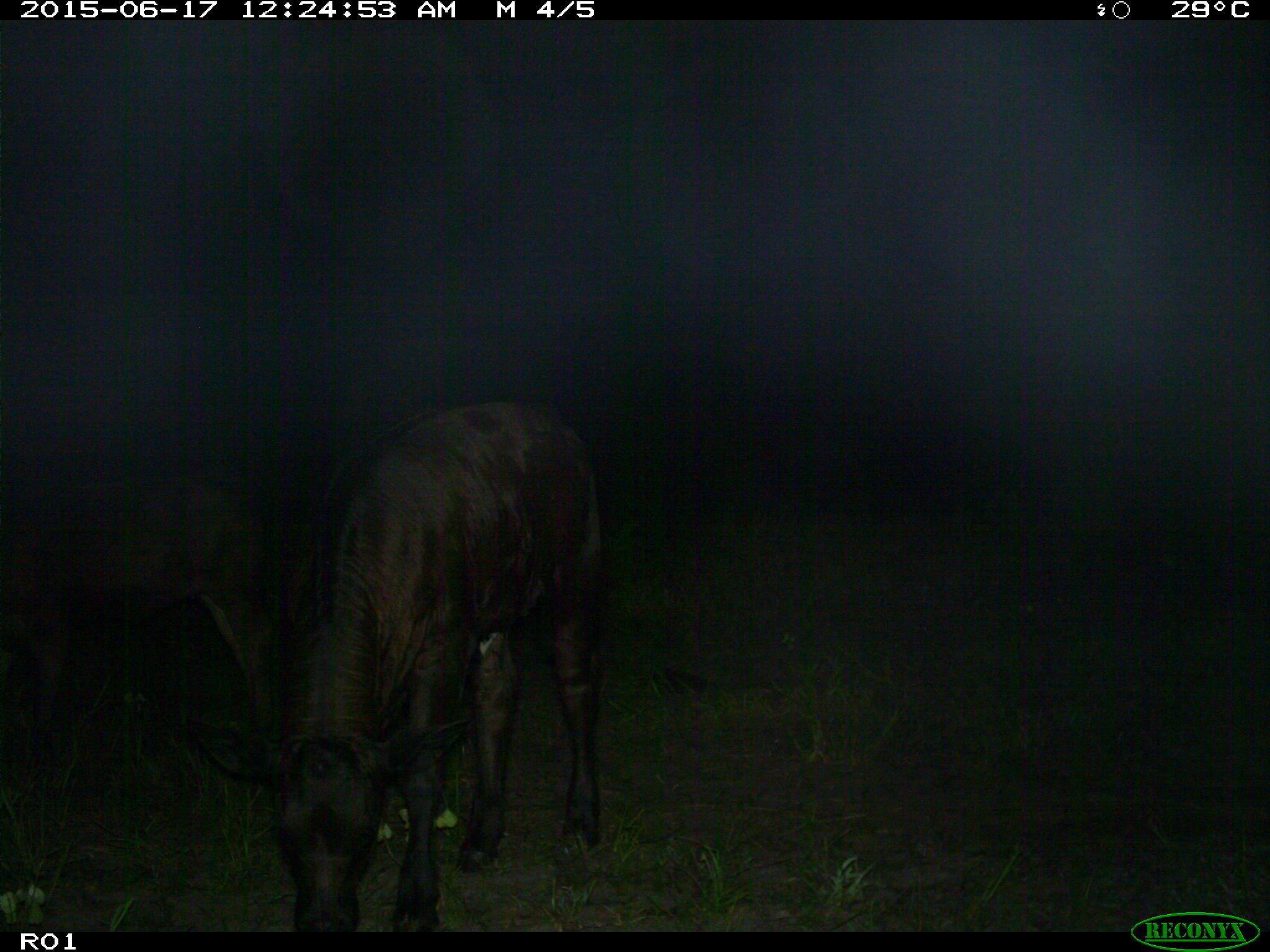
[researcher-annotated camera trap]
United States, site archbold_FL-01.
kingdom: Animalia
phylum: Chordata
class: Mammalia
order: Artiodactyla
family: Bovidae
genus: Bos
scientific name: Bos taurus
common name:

++++++

**Requirement**
Output the material above exactly, without pictures.

**Solution to this problem**
[researcher-annotated camera trap]
United States, site archbold_FL-01.
kingdom: Animalia
phylum: Chordata
class: Mammalia
order: Artiodactyla
family: Bovidae
genus: Bos
scientific name: Bos taurus
common name:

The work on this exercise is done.